▸ **Stated goal**:
Tally the lines in the records below that contain the string "region" and give only that number.

[start Given entries]

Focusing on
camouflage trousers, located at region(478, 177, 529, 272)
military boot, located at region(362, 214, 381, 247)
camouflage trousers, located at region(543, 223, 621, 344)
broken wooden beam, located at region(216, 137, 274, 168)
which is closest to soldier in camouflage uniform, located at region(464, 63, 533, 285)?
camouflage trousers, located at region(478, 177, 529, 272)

[end Given entries]

▸ **Complete output**:
6